#### Quoted passage:
================
Search code examples
uimaruta

FirstToken is not found for some reference-UIMA RUTA


FirstToken is not found for some reference(which contains space at the end).

Script:

DECLARE FirstToken, LastToken;

BLOCK(InRef) Reference{}{
    ANY{POSITION(Reference,1) -> MARK(FirstToken)};
    Document{-> MARKLAST(LastToken)};
}

Input Files:

1.  Ferreira, F.R., Prado, S.D., Carvalho, M.C, and Kraemer, F.B. (2015). Biopower and biopolitics in the field of food and nutrition. Revista de Nutrição, 28(1), 109-119. Available at http://dx.doi.org/10.1590/1415-52732015000100010. 
2.  Ali, S. (2007). Feminism and postcolonialism: Knowledge/politics. Ethnic and Racial Studies, 30(2), 191–212.  
3.  Forbes, D.A., King, K.M., Kushner, K.E., Letourneau, N.L., Myrick, A.F., and Profetto-McGrath, J. (1999). Warrantable evidence in nursing science. Journal of Advanced Nursing, 29(2), 373–379.

Solution

  • Annotations that start or end with something invisible are also not visible. This definition may sound unintuitive but is required for sequential matching.
================
#### Collected material:

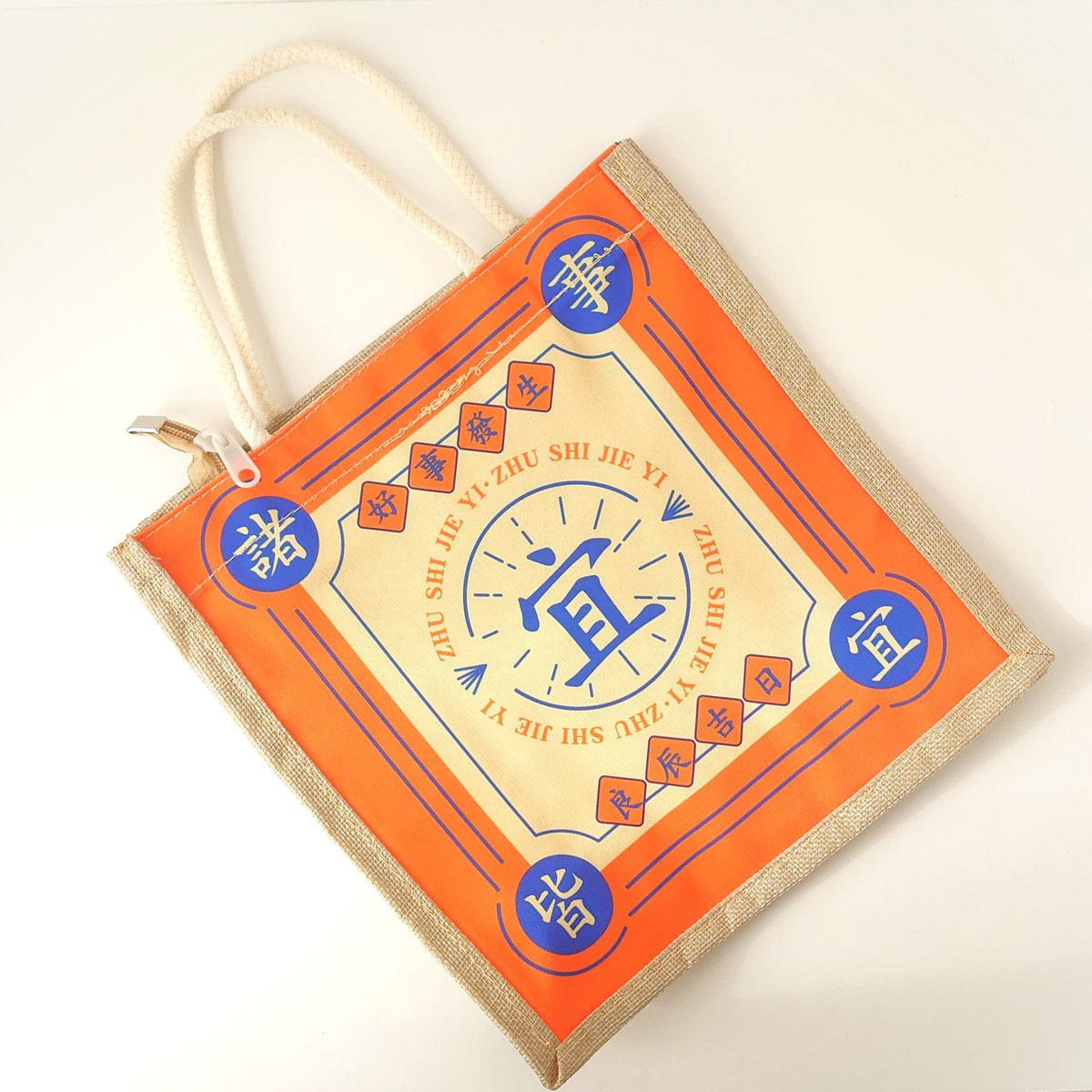 麻袋 宜 | 台湾茶と雑貨 桃なっぷるstore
================
#### To do:
Carry on the UIMA Ruta thread from the point where its text ends. The listing is material separate from the UIMA Ruta thread.

#### Answer box:
    This happens most often if some annotation starts of ends with a space. It is recommended to remove/trim these spaces from the annotations, e.g., with:

    RETAINTYPE(WS); // or RETAINTYPE(SPACE, BREAK,...);
    Reference{-> TRIM(WS)};
    RETAINTYPE;
    

    You can also work on annotations that end with a space if you make spaces visible:

    RETAINTYPE(SPACE);
    

    Beside that, you can also use the MARKFIRST action like the MARKLAST action instead of the POSITION condition, which is extremely slow.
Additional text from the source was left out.